### Problem statement
Reproduce each line of the material below word for word, leaving out the pictures.

### Provided data
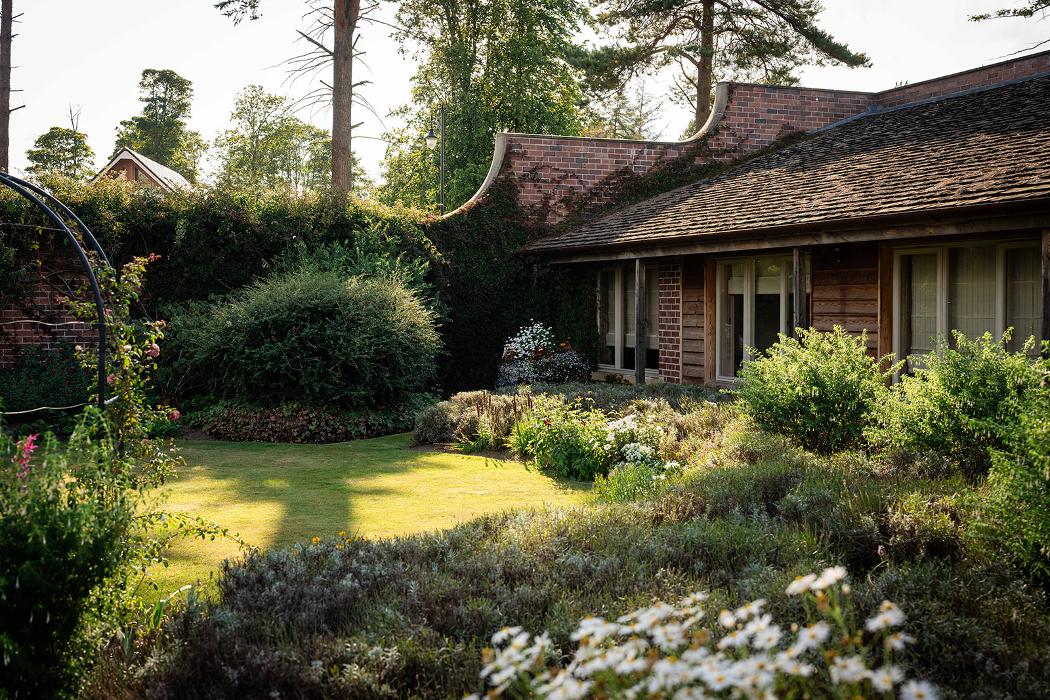 Fletcher's Cottage Spa Walled Garden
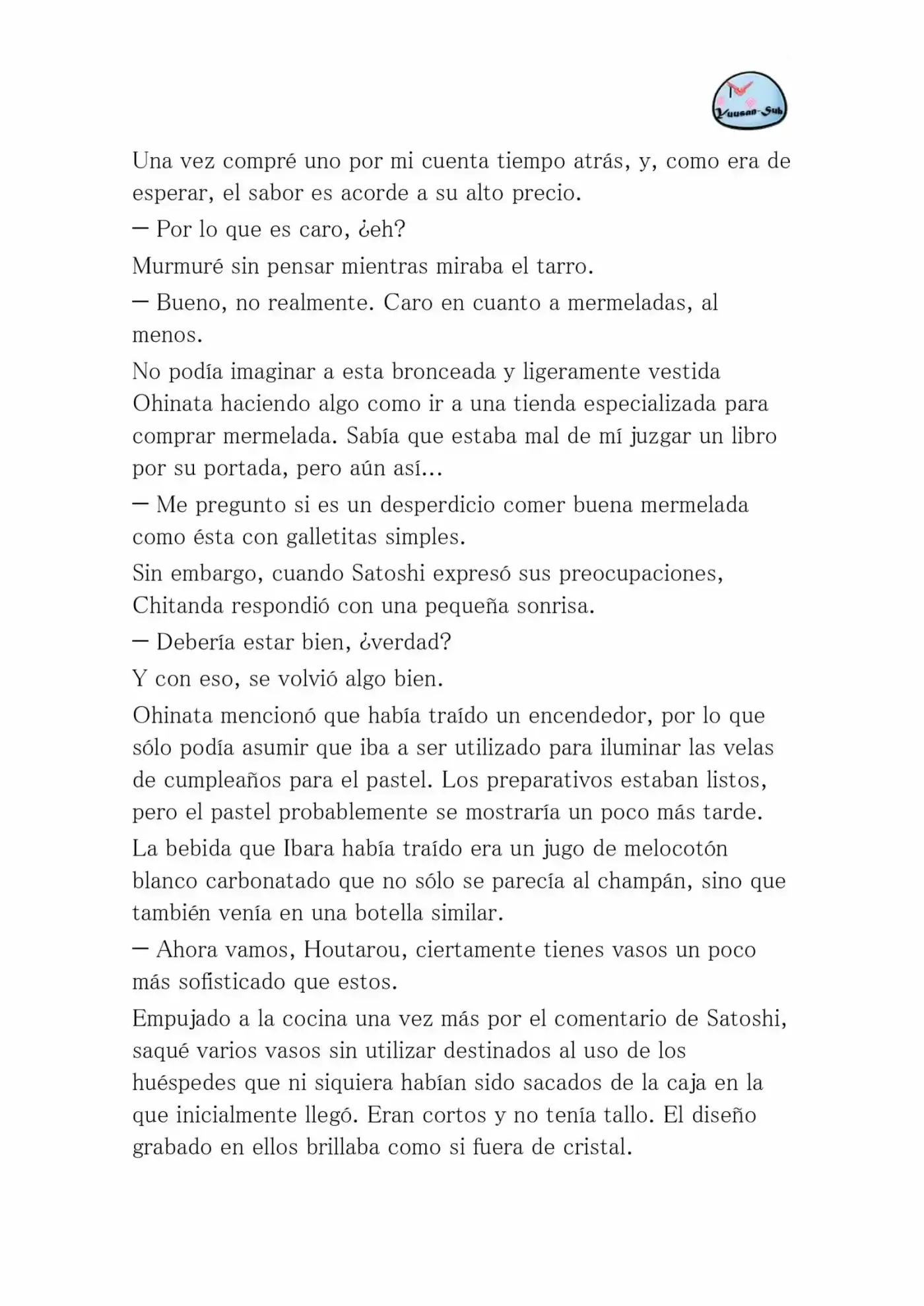 Hyouka (novela) (2001) - Capítulo 34 - Página 18 - LectorTMOo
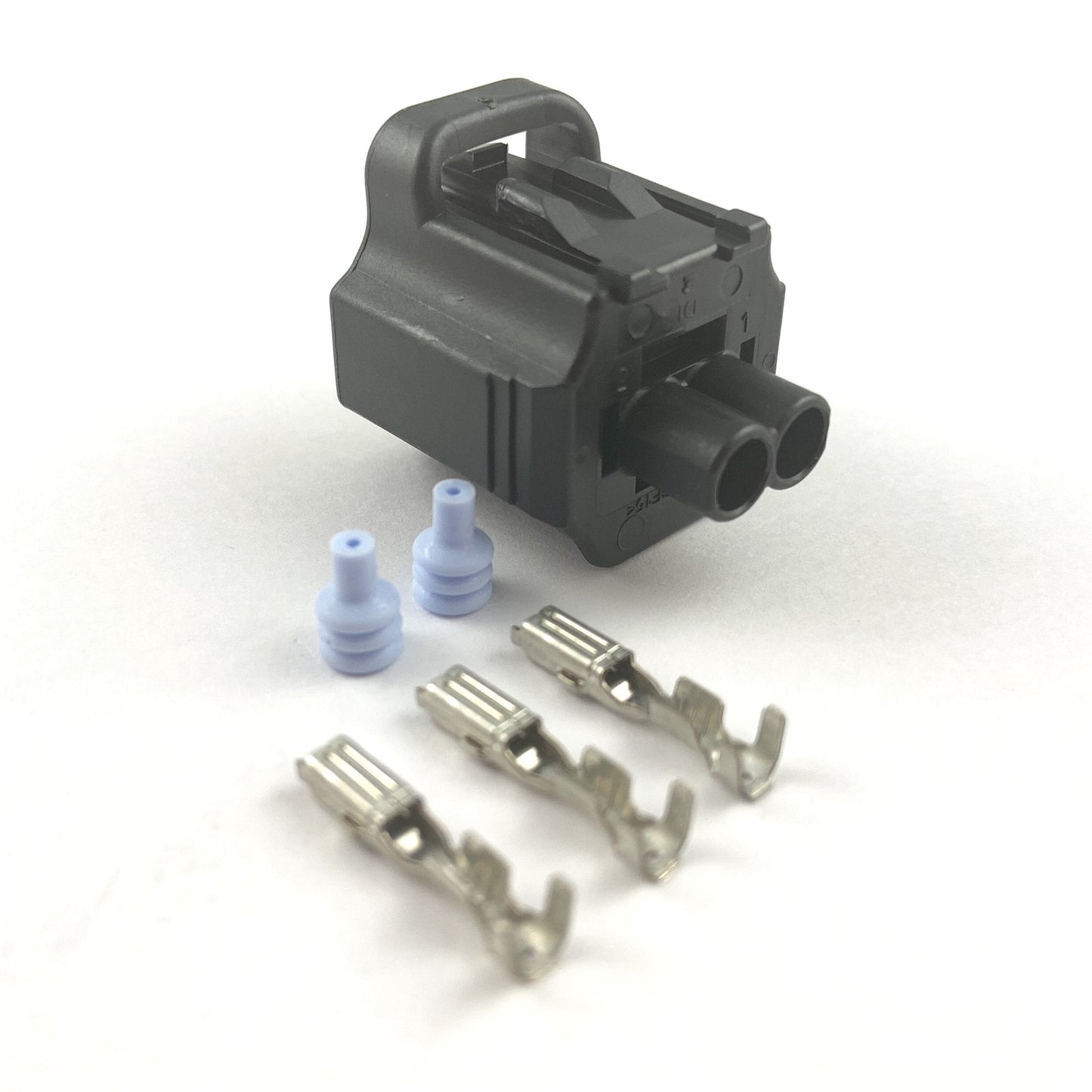 Toyota Lexus Scion 2-Pin Water Coolant Fluid Temp Connector Plug Kit 90980-10736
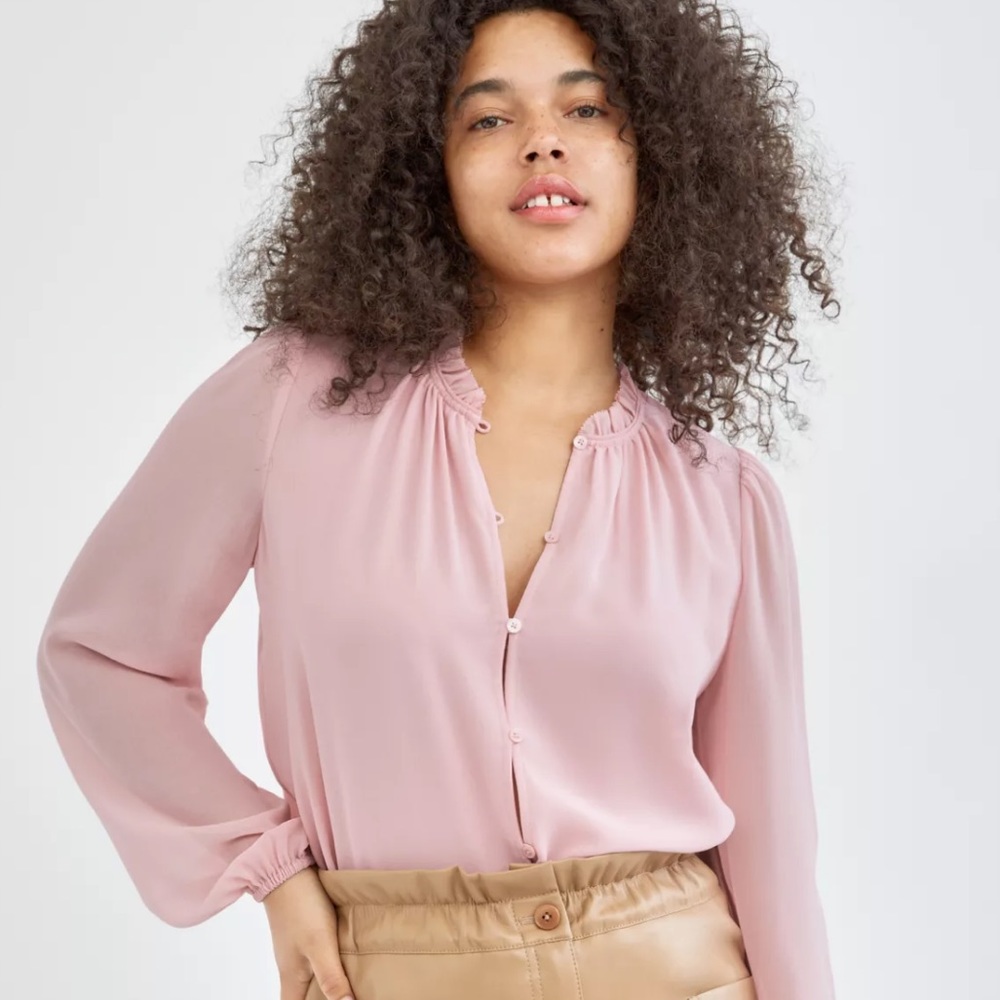 Aritzia Wilfred Santiago Blouse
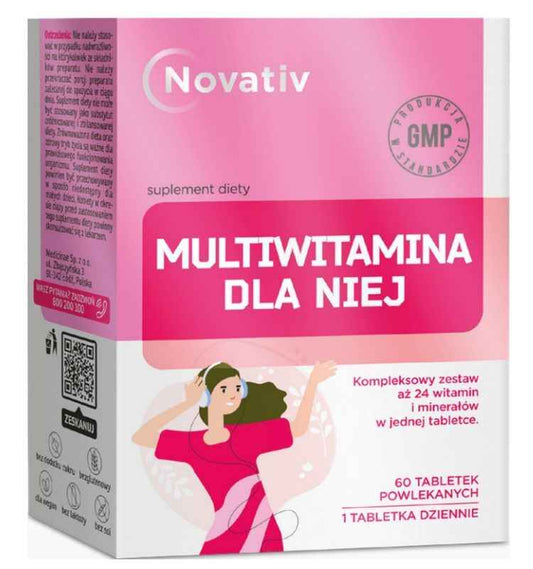 Novativ Multivitamin for Her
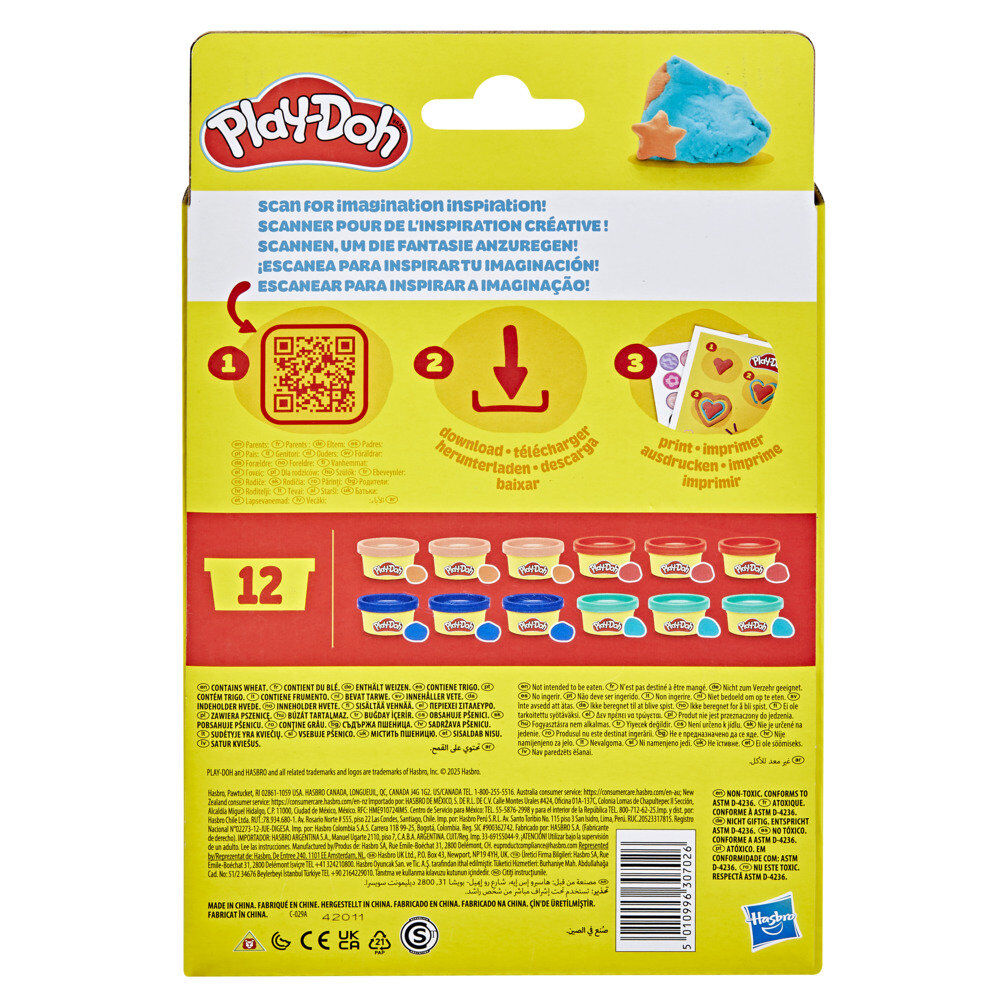 Play-Doh Set 12 mini boats - Nerdscape Nerdscape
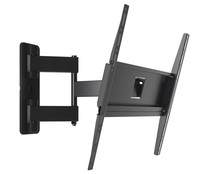 Soporte inclinable rotativo VOGELS MA3040-B1 con doble brazo para televisores de 32" a 55".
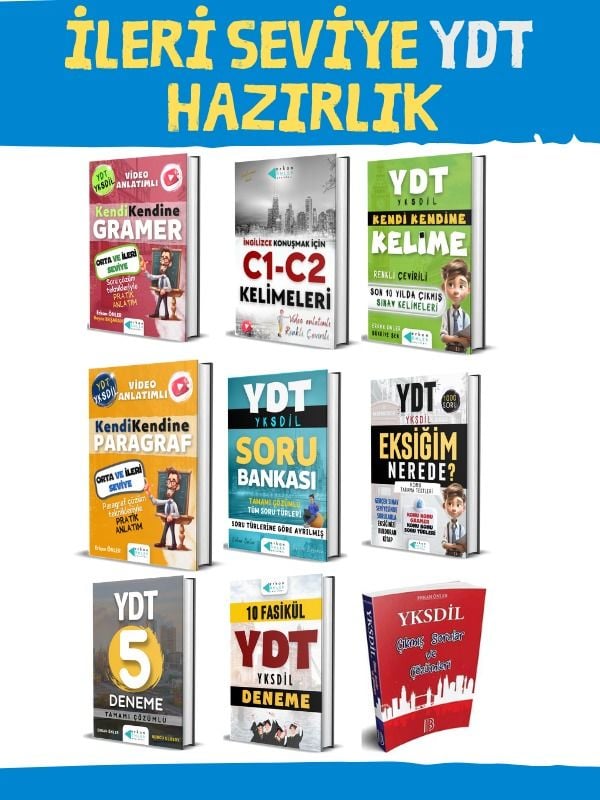 İLERİ SEVİYE YDT HAZIRLIK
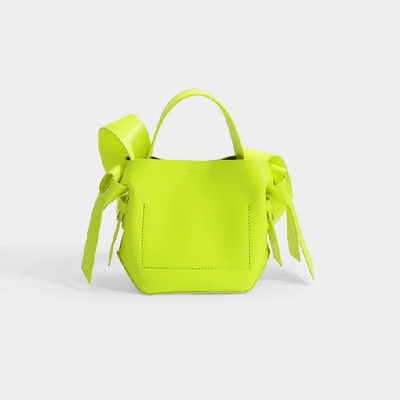 Shop Acne Studios Monnier Frères In Yellow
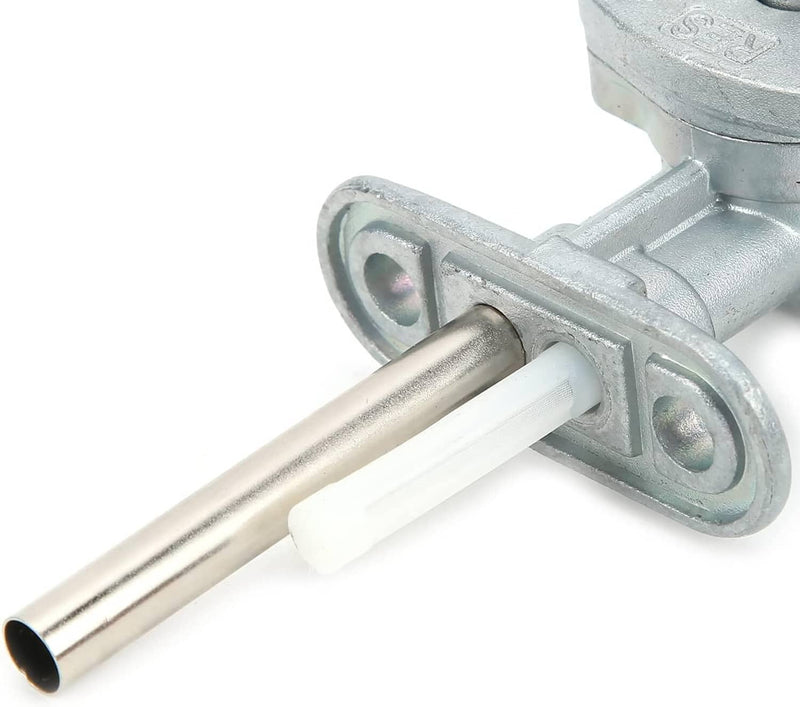 Fuel Valve Petcock Tank Switch & Lever Screw for 2002-2008 Yamaha Grizzly YFM660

### Exercise response
 Fletcher's Cottage Spa Walled Garden
 Hyouka (novela) (2001) - Capítulo 34 - Página 18 - LectorTMOo
 Toyota Lexus Scion 2-Pin Water Coolant Fluid Temp Connector Plug Kit 90980-10736
 Aritzia Wilfred Santiago Blouse
 Novativ Multivitamin for Her
 Play-Doh Set 12 mini boats - Nerdscape Nerdscape
 Soporte inclinable rotativo VOGELS MA3040-B1 con doble brazo para televisores de 32" a 55".
 İLERİ SEVİYE YDT HAZIRLIK
 Shop Acne Studios Monnier Frères In Yellow
 Fuel Valve Petcock Tank Switch & Lever Screw for 2002-2008 Yamaha Grizzly YFM660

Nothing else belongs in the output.